◆ **Problem statement**
Reproduce every line of the material, swapping "light colored carpet" for "beige carpet" and leaving everything else as it is. Leave the pictures out of your answer.

>> Begin

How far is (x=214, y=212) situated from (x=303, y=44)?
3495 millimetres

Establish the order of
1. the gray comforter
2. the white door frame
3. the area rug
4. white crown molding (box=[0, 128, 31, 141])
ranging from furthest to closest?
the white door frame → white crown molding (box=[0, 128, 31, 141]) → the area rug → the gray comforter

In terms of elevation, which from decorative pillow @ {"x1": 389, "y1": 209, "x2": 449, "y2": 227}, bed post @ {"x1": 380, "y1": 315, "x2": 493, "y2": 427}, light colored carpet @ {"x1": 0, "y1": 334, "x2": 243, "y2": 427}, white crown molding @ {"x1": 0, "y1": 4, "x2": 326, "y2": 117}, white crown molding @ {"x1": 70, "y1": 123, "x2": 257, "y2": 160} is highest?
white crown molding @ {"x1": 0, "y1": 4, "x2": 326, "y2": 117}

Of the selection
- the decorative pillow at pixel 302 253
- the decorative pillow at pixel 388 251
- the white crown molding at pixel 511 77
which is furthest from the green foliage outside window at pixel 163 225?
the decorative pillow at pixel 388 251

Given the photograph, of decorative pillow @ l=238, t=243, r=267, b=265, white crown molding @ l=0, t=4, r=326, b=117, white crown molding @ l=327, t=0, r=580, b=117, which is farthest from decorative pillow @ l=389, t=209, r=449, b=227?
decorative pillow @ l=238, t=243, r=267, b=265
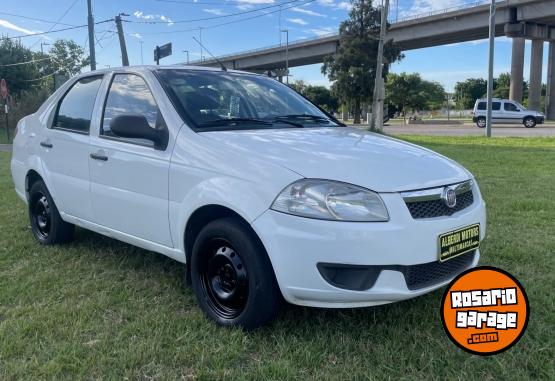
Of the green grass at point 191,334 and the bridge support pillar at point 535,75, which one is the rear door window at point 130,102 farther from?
the bridge support pillar at point 535,75

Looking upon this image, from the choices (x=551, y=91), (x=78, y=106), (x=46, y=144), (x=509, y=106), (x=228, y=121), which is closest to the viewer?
(x=228, y=121)

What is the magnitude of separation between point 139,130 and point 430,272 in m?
1.94

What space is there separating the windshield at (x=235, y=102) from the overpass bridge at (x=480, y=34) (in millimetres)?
30680

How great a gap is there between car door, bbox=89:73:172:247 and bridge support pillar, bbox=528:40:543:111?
50.0 m

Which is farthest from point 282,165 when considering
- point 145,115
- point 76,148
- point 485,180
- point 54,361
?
point 485,180

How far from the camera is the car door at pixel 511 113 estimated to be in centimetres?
3116

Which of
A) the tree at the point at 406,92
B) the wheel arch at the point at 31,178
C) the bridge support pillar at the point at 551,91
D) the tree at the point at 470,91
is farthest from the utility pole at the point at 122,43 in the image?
the tree at the point at 470,91

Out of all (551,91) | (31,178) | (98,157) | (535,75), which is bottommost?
(31,178)

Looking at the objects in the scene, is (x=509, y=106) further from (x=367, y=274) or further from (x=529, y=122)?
(x=367, y=274)

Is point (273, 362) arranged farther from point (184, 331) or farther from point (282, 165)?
point (282, 165)

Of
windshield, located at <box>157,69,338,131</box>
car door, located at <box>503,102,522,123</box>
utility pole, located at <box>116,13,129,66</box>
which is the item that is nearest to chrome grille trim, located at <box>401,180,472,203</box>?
windshield, located at <box>157,69,338,131</box>

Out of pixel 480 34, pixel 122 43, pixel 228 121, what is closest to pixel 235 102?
pixel 228 121

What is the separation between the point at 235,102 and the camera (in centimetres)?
369

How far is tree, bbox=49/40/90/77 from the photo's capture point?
61594 mm
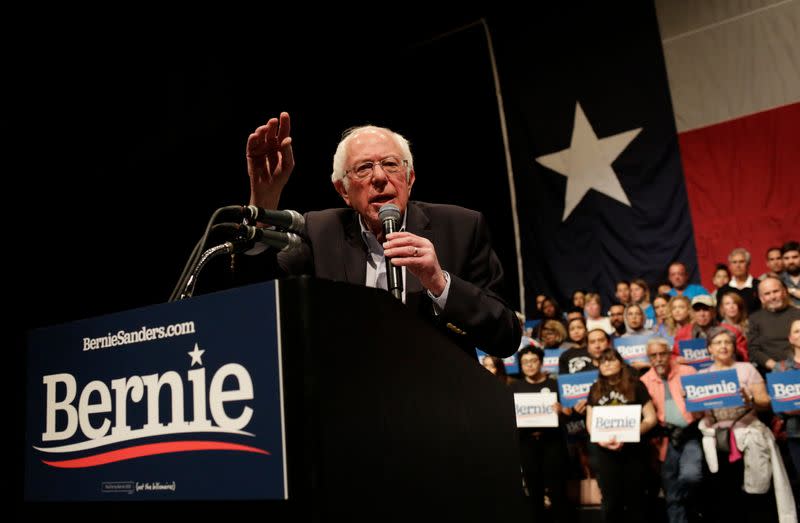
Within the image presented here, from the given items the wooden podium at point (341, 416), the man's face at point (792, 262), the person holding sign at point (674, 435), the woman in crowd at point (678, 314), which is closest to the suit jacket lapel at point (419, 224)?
the wooden podium at point (341, 416)

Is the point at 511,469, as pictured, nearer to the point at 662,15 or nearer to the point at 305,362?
the point at 305,362

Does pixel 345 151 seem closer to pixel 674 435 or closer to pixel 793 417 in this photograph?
pixel 793 417

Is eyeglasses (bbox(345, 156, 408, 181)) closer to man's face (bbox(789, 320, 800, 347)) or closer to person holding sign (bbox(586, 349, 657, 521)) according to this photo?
person holding sign (bbox(586, 349, 657, 521))

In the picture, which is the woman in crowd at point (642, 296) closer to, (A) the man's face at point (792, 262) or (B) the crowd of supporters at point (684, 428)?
(B) the crowd of supporters at point (684, 428)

>> End

◆ **Completed exercise**
How far is (x=214, y=212) situated from (x=303, y=44)?
3495 millimetres

Establish the order of
1. the gray comforter
2. the white door frame
3. the area rug
4. white crown molding (box=[0, 128, 31, 141])
ranging from furthest to closest?
the white door frame → white crown molding (box=[0, 128, 31, 141]) → the area rug → the gray comforter

In terms of elevation, which from decorative pillow @ {"x1": 389, "y1": 209, "x2": 449, "y2": 227}, bed post @ {"x1": 380, "y1": 315, "x2": 493, "y2": 427}, beige carpet @ {"x1": 0, "y1": 334, "x2": 243, "y2": 427}, white crown molding @ {"x1": 0, "y1": 4, "x2": 326, "y2": 117}, white crown molding @ {"x1": 70, "y1": 123, "x2": 257, "y2": 160} is highest?
white crown molding @ {"x1": 0, "y1": 4, "x2": 326, "y2": 117}

Of the selection
- the decorative pillow at pixel 302 253
- the decorative pillow at pixel 388 251
- the white crown molding at pixel 511 77
which is furthest from the green foliage outside window at pixel 163 225?
the decorative pillow at pixel 388 251

Given the photograph, of decorative pillow @ l=238, t=243, r=267, b=265, white crown molding @ l=0, t=4, r=326, b=117, white crown molding @ l=327, t=0, r=580, b=117, which is farthest from decorative pillow @ l=389, t=209, r=449, b=227?
decorative pillow @ l=238, t=243, r=267, b=265
Of the green grass at point 191,334 and the bridge support pillar at point 535,75, which one is the rear door window at point 130,102 farther from?
the bridge support pillar at point 535,75

Looking upon this image, from the choices (x=551, y=91), (x=78, y=106), (x=46, y=144), (x=509, y=106), (x=228, y=121), which is closest to the viewer?
(x=228, y=121)

What is the magnitude of separation between point 139,130 and point 430,272 in m?
1.94

What space is there separating the windshield at (x=235, y=102) from the overpass bridge at (x=480, y=34) (in millimetres)?
30680

How great a gap is there between car door, bbox=89:73:172:247 and bridge support pillar, bbox=528:40:543:111?
50.0 m

Which is farthest from point 282,165 when considering
- point 145,115
- point 76,148
- point 485,180
- point 54,361
?
point 485,180

How far from the camera is the car door at pixel 511 113 estimated to be in centimetres?
3116

Which of
A) the tree at the point at 406,92
B) the wheel arch at the point at 31,178
C) the bridge support pillar at the point at 551,91
D) the tree at the point at 470,91
is farthest from the utility pole at the point at 122,43 in the image?
the tree at the point at 470,91

Out of all (551,91) | (31,178) | (98,157) | (535,75), which is bottommost?
(31,178)

Looking at the objects in the scene, is (x=509, y=106) further from (x=367, y=274) or further from (x=529, y=122)?
(x=367, y=274)

Is point (273, 362) arranged farther from point (184, 331) or farther from point (282, 165)?
point (282, 165)

Of
windshield, located at <box>157,69,338,131</box>
car door, located at <box>503,102,522,123</box>
utility pole, located at <box>116,13,129,66</box>
which is the item that is nearest to chrome grille trim, located at <box>401,180,472,203</box>?
windshield, located at <box>157,69,338,131</box>

Out of pixel 480 34, pixel 122 43, pixel 228 121, what is closest to pixel 235 102?
pixel 228 121

What is the separation between the point at 235,102 and the camera (in centimetres)?
369

How far is tree, bbox=49/40/90/77 from the photo's capture point?
61594 mm
Within the image presented here, from the given items the wooden podium at point (341, 416), the man's face at point (792, 262), the person holding sign at point (674, 435), the woman in crowd at point (678, 314), which is closest to the suit jacket lapel at point (419, 224)?
the wooden podium at point (341, 416)

Is the point at 511,469, as pictured, nearer to the point at 662,15 or nearer to the point at 305,362?
the point at 305,362

Does pixel 345 151 seem closer to pixel 674 435 or closer to pixel 793 417 in this photograph?
pixel 793 417

Is eyeglasses (bbox(345, 156, 408, 181)) closer to man's face (bbox(789, 320, 800, 347)) or closer to person holding sign (bbox(586, 349, 657, 521)) according to this photo?
person holding sign (bbox(586, 349, 657, 521))

In the picture, which is the woman in crowd at point (642, 296) closer to, (A) the man's face at point (792, 262) or (B) the crowd of supporters at point (684, 428)?
(B) the crowd of supporters at point (684, 428)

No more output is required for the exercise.